EXERCISE INPUTS —
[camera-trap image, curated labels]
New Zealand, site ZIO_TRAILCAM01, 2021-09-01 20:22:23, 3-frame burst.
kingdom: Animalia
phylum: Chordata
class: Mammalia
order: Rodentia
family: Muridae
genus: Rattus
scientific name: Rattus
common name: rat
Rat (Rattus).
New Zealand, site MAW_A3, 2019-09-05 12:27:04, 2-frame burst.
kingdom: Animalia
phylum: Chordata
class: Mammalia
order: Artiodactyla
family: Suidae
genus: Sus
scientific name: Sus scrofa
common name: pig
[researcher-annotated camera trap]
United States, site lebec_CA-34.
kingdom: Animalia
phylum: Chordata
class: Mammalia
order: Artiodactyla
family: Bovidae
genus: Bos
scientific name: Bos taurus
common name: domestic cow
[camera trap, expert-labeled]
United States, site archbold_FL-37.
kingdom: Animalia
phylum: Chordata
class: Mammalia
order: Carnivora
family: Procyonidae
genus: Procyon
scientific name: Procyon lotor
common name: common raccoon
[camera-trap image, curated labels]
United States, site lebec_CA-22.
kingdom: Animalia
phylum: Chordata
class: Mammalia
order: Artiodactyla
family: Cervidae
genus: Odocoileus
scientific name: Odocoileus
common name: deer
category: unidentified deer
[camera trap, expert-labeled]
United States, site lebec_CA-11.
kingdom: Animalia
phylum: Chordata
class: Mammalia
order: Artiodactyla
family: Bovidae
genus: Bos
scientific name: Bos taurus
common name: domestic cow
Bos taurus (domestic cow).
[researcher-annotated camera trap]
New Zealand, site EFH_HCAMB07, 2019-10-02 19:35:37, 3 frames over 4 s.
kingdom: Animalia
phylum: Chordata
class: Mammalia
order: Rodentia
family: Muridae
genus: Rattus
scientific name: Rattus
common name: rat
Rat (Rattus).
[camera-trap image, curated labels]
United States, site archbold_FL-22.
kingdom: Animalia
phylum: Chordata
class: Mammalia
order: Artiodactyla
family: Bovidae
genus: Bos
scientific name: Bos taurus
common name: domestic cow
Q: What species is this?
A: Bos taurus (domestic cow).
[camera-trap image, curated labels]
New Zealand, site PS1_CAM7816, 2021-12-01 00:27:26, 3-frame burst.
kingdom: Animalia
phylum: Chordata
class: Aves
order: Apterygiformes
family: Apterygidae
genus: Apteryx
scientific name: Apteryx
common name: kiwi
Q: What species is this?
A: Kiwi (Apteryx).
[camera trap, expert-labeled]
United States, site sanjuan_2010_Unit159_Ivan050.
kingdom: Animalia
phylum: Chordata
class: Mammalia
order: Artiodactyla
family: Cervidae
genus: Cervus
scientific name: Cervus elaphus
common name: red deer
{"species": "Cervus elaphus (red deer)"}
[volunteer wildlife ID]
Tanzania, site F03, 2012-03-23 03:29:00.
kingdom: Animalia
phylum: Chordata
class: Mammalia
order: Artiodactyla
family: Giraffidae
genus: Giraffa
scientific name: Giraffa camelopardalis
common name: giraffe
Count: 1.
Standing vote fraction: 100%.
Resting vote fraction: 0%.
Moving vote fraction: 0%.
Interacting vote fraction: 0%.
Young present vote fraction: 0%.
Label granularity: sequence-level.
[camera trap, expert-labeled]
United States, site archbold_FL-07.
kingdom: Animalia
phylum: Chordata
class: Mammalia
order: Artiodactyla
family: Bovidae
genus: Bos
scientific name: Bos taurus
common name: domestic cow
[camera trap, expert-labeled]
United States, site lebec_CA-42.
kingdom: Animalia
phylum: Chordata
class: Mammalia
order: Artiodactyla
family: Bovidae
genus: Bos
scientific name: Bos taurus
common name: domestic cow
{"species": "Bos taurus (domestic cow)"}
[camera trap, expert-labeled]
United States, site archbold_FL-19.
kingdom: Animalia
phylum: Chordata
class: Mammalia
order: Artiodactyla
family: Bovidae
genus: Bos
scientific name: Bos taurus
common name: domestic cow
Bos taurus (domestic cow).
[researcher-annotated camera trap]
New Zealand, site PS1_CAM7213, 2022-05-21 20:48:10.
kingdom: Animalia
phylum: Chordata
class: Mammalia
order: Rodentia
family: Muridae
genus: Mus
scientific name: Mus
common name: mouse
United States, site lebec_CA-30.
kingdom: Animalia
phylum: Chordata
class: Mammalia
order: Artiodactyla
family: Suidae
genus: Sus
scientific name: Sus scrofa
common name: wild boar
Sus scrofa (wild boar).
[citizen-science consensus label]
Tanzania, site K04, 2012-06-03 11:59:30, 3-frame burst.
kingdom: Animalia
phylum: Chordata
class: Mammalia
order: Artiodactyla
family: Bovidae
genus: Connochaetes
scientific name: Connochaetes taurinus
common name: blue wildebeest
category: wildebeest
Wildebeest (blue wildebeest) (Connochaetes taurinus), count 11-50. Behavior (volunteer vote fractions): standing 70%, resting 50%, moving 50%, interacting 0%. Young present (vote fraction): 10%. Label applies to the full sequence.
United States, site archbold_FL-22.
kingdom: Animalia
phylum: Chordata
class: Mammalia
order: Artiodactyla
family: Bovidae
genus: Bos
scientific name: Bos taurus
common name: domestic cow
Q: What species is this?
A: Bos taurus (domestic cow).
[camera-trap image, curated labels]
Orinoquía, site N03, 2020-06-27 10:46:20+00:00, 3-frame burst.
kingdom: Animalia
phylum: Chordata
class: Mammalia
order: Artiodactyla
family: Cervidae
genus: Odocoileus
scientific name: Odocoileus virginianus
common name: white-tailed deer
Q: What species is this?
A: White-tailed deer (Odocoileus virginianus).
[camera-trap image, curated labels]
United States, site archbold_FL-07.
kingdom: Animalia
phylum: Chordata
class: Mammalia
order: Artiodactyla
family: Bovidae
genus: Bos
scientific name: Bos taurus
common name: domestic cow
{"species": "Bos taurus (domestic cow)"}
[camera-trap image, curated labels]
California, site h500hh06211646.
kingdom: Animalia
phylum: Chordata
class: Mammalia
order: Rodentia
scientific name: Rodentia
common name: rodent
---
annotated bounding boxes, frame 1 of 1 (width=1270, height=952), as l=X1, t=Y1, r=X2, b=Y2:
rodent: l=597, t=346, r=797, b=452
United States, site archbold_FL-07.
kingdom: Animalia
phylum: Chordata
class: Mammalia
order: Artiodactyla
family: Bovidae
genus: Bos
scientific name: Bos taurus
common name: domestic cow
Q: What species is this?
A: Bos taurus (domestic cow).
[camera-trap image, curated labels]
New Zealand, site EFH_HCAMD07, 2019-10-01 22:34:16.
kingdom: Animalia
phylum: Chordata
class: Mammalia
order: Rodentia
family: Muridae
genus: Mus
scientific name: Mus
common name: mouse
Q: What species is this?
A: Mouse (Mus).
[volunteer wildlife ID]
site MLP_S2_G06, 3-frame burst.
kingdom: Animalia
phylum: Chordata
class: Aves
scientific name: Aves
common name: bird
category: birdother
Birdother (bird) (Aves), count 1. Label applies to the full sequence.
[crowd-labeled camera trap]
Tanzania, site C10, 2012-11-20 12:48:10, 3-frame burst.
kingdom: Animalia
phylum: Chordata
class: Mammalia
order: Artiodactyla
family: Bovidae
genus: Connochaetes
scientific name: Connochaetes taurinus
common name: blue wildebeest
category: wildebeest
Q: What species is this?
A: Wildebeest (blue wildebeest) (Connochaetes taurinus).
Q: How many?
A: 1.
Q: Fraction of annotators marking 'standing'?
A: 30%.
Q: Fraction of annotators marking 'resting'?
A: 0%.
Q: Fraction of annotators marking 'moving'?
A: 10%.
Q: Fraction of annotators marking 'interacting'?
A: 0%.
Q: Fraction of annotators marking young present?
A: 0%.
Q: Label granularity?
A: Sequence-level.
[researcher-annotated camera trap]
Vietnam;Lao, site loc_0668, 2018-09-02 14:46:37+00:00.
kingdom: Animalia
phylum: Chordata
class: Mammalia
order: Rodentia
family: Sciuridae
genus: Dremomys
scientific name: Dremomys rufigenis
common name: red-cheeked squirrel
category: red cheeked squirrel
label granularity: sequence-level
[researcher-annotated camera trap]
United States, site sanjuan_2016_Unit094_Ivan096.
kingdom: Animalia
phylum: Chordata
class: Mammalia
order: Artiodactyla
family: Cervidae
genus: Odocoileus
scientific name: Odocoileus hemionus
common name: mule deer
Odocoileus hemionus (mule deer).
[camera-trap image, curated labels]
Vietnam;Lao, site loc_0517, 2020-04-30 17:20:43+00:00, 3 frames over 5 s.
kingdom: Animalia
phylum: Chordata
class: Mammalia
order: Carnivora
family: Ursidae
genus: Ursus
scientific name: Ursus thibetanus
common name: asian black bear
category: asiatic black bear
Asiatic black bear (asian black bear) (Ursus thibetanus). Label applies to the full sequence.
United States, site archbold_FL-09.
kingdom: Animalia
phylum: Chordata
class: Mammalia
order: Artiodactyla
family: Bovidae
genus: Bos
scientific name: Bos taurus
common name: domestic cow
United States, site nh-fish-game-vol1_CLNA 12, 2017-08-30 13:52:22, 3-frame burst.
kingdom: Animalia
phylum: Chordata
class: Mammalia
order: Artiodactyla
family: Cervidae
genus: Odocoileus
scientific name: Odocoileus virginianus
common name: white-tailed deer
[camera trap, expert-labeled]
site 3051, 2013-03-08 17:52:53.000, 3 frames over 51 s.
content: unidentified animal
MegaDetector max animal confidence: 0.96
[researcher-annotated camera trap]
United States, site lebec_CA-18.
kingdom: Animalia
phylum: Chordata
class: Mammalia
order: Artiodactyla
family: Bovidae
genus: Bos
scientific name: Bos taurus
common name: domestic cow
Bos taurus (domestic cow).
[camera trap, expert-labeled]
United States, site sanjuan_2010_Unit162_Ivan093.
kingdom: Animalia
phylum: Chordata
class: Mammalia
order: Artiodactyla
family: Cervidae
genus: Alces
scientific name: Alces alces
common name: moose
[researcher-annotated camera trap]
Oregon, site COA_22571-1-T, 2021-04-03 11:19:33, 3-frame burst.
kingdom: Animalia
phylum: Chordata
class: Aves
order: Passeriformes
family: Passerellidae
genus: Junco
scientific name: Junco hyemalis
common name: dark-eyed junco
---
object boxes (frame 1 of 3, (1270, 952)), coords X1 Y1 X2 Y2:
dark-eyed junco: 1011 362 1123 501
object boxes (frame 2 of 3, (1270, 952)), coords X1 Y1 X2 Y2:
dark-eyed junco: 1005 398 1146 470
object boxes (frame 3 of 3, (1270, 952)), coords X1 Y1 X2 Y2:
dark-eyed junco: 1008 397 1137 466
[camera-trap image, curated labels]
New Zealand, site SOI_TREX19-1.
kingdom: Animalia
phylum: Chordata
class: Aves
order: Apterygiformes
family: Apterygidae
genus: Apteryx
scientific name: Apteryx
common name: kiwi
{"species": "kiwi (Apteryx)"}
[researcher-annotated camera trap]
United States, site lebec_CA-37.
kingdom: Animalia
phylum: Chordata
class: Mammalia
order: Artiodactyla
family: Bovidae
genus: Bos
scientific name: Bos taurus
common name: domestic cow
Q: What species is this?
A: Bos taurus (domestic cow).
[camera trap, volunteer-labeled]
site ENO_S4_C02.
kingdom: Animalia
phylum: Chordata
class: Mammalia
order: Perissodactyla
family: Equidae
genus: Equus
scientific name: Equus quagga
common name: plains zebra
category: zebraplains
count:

YOUR GOAL — Filter the entries down to the lines that include the string "over".

ANSWER BOX —
New Zealand, site EFH_HCAMB07, 2019-10-02 19:35:37, 3 frames over 4 s.
Vietnam;Lao, site loc_0517, 2020-04-30 17:20:43+00:00, 3 frames over 5 s.
site 3051, 2013-03-08 17:52:53.000, 3 frames over 51 s.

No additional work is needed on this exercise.